In 1981 as a young mother, Diane penned her first the novel Albatross Winter, a story about the life of a young child from a disadvantaged community in the Cape Flats. [ii]This novel won the Maskew Miller Young Africa Literary award in that year and was to be the start of a journey as a full-time writer capturing childhood in the dismal underbelly of the Western Cape where life is cheap and childhoods are stifled by poverty and desperation. Case’s grasp of the social ills caused by Apartheid and its intergenerational consequences runs as a common thread in all her novels and she does not shy away from dealing with issues that are hard-hitting, but real for many impoverished communities.[iii] This is nowhere more evident than in her last literary offering ‘The Rules’, which deals with the lives of two young people from Manenberg in the Cape Flats. The book touches on the challenges faced by youth in Cape Town townships, most notably the abuse of Tik Methamphetamine, a drug that is slowly sucking out the life of many of Cape Town’s disadvantaged youth.

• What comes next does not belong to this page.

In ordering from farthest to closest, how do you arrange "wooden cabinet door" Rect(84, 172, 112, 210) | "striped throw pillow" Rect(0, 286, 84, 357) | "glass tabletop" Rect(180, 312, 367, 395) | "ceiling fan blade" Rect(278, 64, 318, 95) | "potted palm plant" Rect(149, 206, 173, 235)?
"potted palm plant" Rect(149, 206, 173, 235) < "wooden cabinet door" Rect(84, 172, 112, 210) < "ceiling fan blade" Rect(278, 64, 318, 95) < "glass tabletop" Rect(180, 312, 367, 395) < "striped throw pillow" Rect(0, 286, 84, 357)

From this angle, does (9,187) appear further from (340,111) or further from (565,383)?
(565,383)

Diane is notable, not only as a children’s author who has touched the lives of street children and highlighted the plight of Cape Town’s disaffected youth, but also as a community worker. She has also run creative writing workshops for female prisoners at Pollsmoor prison[iv] in the past and currently spends a good deal of her time giving workshops and motivational talks at schools.

Diane is kind to a fault and is a lifeline to many in her community who have fallen on hard times. In addition to this, Diane has raised three daughters who are all strong young women, one of them being Maxine Case, herself an accomplished author, a chip off the old block![v] Certainly, Diane Case’s contribution to South African literature has been outstanding. Described as a ‘master storyteller’,[vi] Diane she has won multiple awards for writing, including the Percy Fitzpatrick prize of the English Academy of Southern Africa.[vii]

End Notes

[i] Personal input from a family member 26.09.2016.

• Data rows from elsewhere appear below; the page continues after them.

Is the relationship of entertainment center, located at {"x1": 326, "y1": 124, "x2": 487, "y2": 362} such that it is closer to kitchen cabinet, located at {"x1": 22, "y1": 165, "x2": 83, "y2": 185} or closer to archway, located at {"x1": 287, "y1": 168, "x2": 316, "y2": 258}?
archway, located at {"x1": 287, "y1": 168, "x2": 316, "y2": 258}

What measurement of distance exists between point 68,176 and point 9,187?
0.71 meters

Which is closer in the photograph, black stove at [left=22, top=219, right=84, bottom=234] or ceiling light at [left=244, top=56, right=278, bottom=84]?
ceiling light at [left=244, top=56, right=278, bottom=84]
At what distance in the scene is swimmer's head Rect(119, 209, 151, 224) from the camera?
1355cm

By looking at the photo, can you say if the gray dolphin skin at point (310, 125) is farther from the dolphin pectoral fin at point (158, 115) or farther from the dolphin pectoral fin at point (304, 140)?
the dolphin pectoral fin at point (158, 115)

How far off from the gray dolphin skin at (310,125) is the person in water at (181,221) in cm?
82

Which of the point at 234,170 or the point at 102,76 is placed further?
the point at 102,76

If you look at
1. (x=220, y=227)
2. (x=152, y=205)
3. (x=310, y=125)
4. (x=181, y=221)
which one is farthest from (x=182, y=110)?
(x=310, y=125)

[ii] Sunday Times ‘Books Live’, Winners of the 2015 Maskew Miller Longman Literature Awards, 26 November, 2015. Url number http://bookslive.co.za/blog/2015/11/26/winners-of-the-2015-maskew-miller-longman-literature-awards/(Date accessed 28.09.2016).

[iii] Elwyn Jenkins, ‘Sharing our Stories’, The Cape Librarian, p. 13, September / October 2004, url number https://www.westerncape.gov.za/text/2005/2/sep04_article2pg12_15.pdf, (date accessed 28.06.2016).

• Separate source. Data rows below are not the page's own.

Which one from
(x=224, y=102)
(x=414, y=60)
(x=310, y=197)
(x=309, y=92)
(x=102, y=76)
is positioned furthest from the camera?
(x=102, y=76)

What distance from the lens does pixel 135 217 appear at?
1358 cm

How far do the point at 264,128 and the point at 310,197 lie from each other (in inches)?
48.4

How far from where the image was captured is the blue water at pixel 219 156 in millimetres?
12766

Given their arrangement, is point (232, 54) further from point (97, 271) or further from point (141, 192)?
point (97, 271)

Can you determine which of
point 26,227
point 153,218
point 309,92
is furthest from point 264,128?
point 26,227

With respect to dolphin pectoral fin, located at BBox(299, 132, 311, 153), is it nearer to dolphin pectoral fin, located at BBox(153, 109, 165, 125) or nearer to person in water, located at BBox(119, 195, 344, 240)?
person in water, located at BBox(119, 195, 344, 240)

[iv] http://whoswho.co.za/dianne-case-1962 (Undated) Date accessed 28.09.2016.

[v] Mail & Guardian, 200 Young South Africans Archive, ‘Maxine Case’, 2009, url number http://200ysa.mg.co.za/2009/maxine-case/(Date accessed 28.09.2016).

[vi] The Book Lounge launch of ‘The Rules’ by Diane Case, 22 June 2016, url number http://www.booklounge.co.za/2016/06/22/launch-of-the-rules-by-dianne-case/ (Date accessed 26.09.2016).

[vii] Jenkins, ‘Sharing our Stories’, p.13.